Hurşid. 10 yaşında… Yoksul… Babası Rusya’ya gitmiş, çalışmaya.
Bir annesi var, bir de kendisi, kulakları… Görmenin ne demek olduğunu bilmez ama duymanın ne olduğunu bilir.
Tanrı görmenin yerine duymayı vermiştir ona.
Açılıyordu kulaklarının önünde, akan suyun sesi, ekmeğin kokusunu çağıran kadınların sesleri, arının vızıltısı, çiçeğin nabız atışı, kuşun mırıldanması, müziğin sesi, Hurşid neredesin diyen annesinin sesi.
Duyar olmuştu, körlük… Bütün sesler açıktı, kulağına.
Sesin gelip kendisini almasını bekler, alıp da götürmesini.
Duymasını bilen kulaklarıyla gider seslerin peşinden… O vakit körlük yalnız kalır.
Ve olması gereken de olur hep… Ses alıp götürür onu, uzaklarına, en uzaklarına, yakınına… O an, nereye gittiğinin hiç önemi yoktur… Alıp götüren sesin peşine düşmüştür kulakları.
Peşinden gittiği seslere sımsıkı sarılır… Sever, koklar, okşar, içine, en içine, yüreğine alıp onu büyütür, kocaman eder.
Seslerle büyütür, yaşı küçük ruhunu… O büyüttükçe seslerle ruhunu, sazın, tamburun, arbanenin, defin akoru bozulur… Çekilir kulakları ustası tarafından.
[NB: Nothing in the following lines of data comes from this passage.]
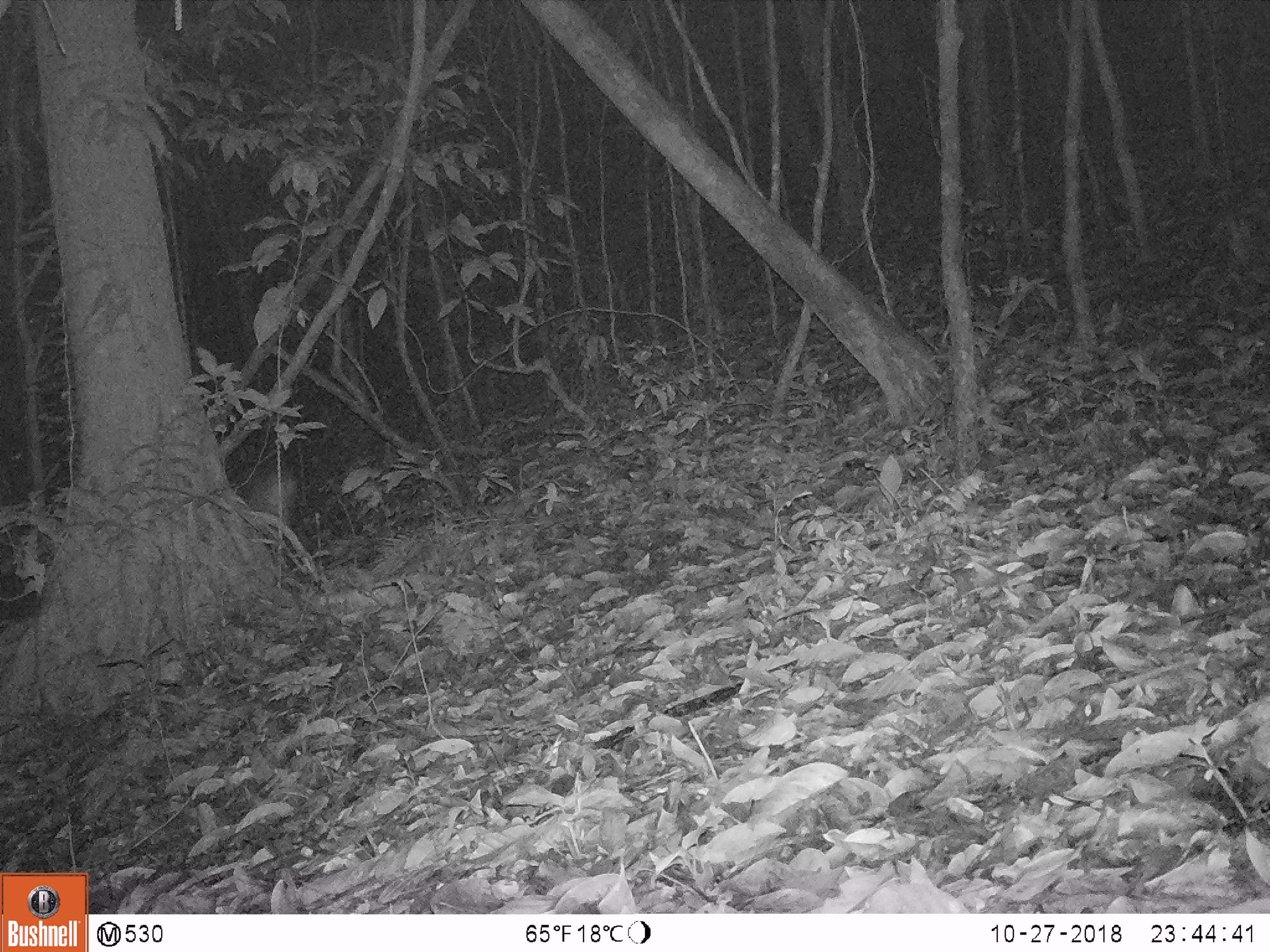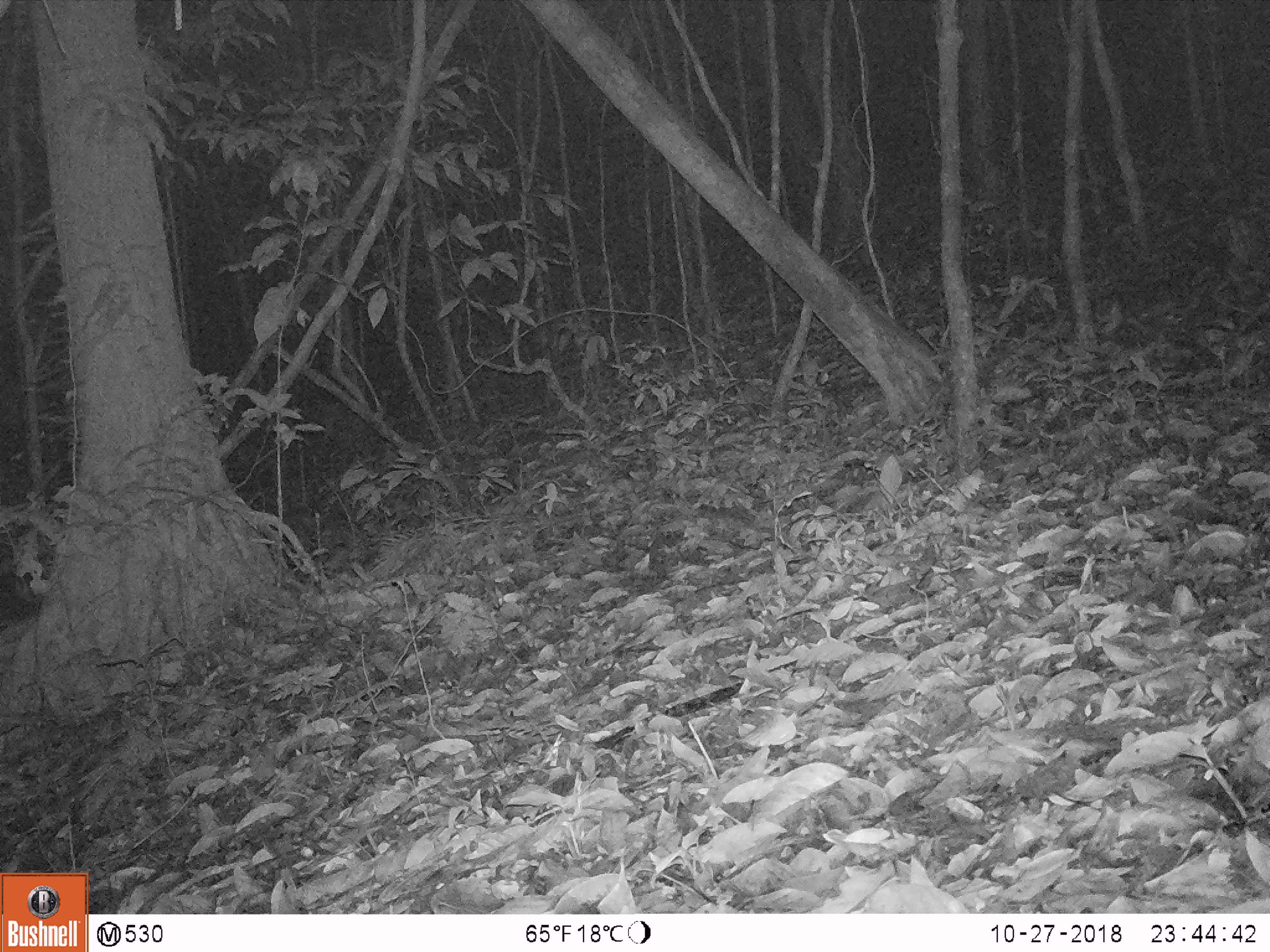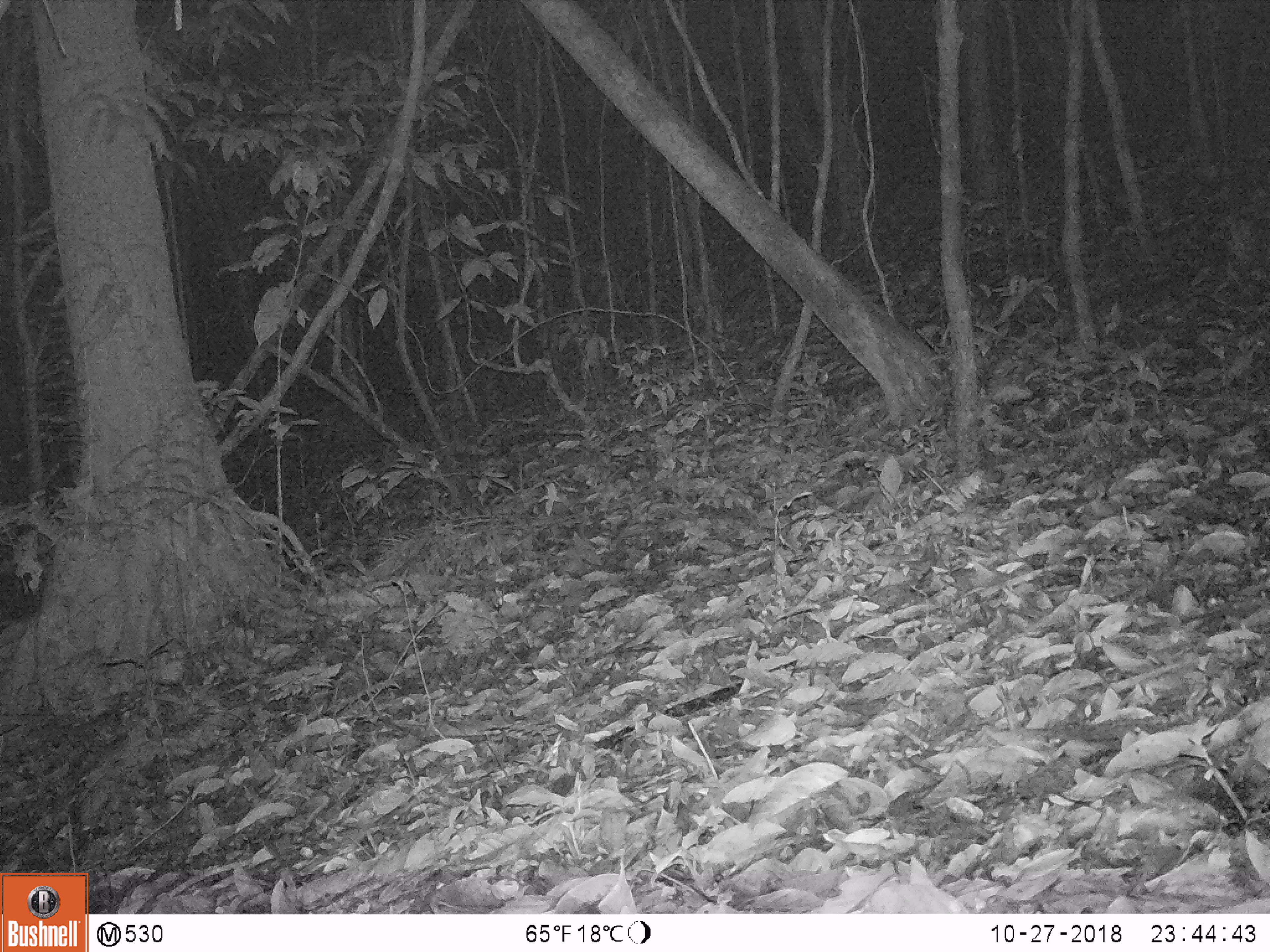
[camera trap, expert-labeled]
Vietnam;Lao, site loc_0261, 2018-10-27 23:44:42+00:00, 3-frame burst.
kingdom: Animalia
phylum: Chordata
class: Mammalia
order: Artiodactyla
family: Cervidae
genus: Muntiacus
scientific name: Muntiacus vuquangensis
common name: large-antlered muntjac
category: large antlered muntjac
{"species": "large antlered muntjac (large-antlered muntjac) (Muntiacus vuquangensis)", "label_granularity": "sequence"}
Sesleri Hurşid yaratmamıştı… Onlar onunla var olmamıştı… Onlar orada burada şurada vardılar hep… Onlar görülmek ve duyulmak için Hurşid’in kulaklarına varıyorlardı sadece.
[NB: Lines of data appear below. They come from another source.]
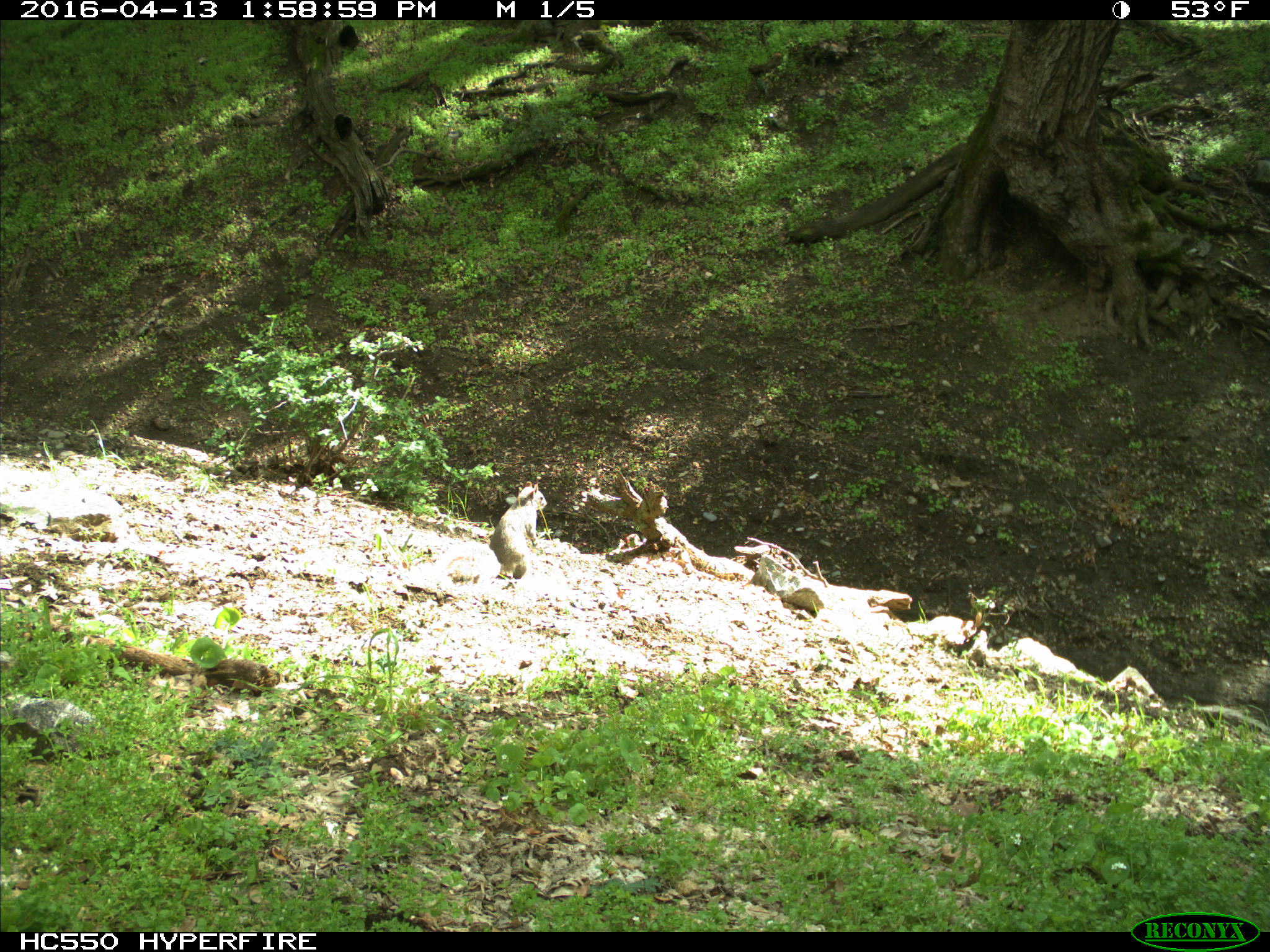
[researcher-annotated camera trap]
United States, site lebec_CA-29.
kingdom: Animalia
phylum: Chordata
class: Mammalia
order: Rodentia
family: Sciuridae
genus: Sciurus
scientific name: Sciurus carolinensis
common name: eastern gray squirrel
Sciurus carolinensis (eastern gray squirrel).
Aşinaydı sesler Hurşid’e... Aşina olan seslerle varıyordu nehrin başına, ellerini göz ederek.
Bulut yok, rüzgar yok... Gökyüzü mavi, su da ıslak… Su başında; Hurşid, güneş, gökyüzü, çiçek, kiraz, ayna ve arkadaşı.
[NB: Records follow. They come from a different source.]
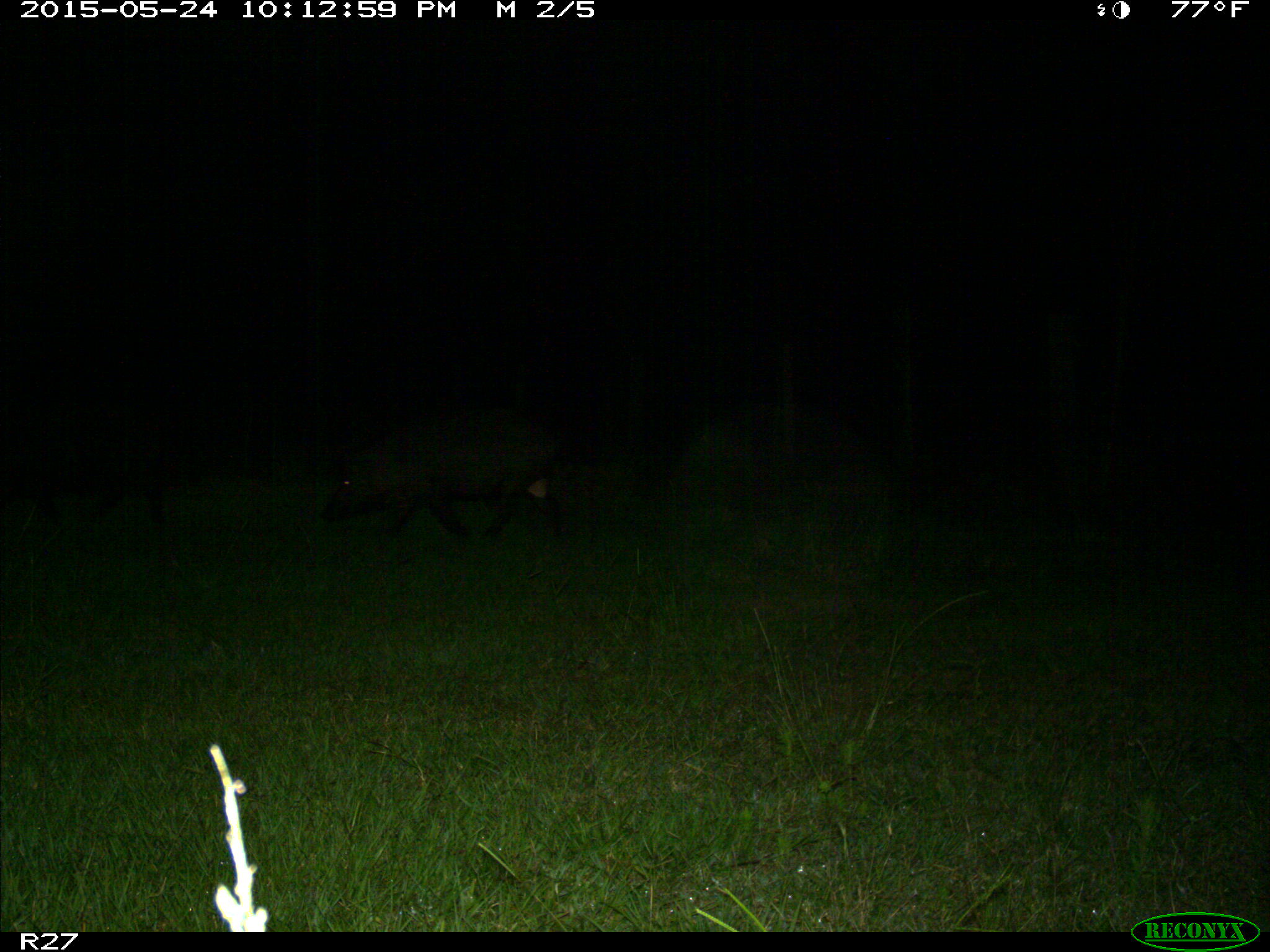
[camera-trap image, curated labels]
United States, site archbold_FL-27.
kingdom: Animalia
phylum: Chordata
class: Mammalia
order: Artiodactyla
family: Suidae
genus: Sus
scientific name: Sus scrofa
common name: wild boar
Kulaklarına astığı kirazlarla aynadaki suretine bakan kız arkadaşı, aynayı ona uzatarak tutmasını ister.
O an arkadaşı görmenin ne demek olduğunu söylerken ona, Hurşid de ona körlüğün ne olduğunu söyler.
Arkadaşı Hurşid'in elleriyle aynada Hurşid'in yüzünü çizerek; bu, senin yüzün, bunlar kaşların, burnun, ağzın... "Bu sensin Hurşid" der.
Bir şey göremiyor olsa da Hurşid o an, geçmişte güzel, çok güzel şeyler görmüştür, görüyordur ve duyuyordur.
Kız: Hurşid
Hurşid: Ne?
Kız: Tut şunu.
Hurşid: Bu ne?
Kız: Ayna...
Hurşid: Kimin için?
Kız: Kendini görmek için… Ona bakınca kendimi görüyorum.
Hurşid: Ben de görünüyor muyum?
Kız: Evet.
Hurşid: Neredeyim.
Kız: Bu, senin yüzün... Bunlar kaşların, burnun, ağzın… Bu sensin Hurşid. (KT/EKN)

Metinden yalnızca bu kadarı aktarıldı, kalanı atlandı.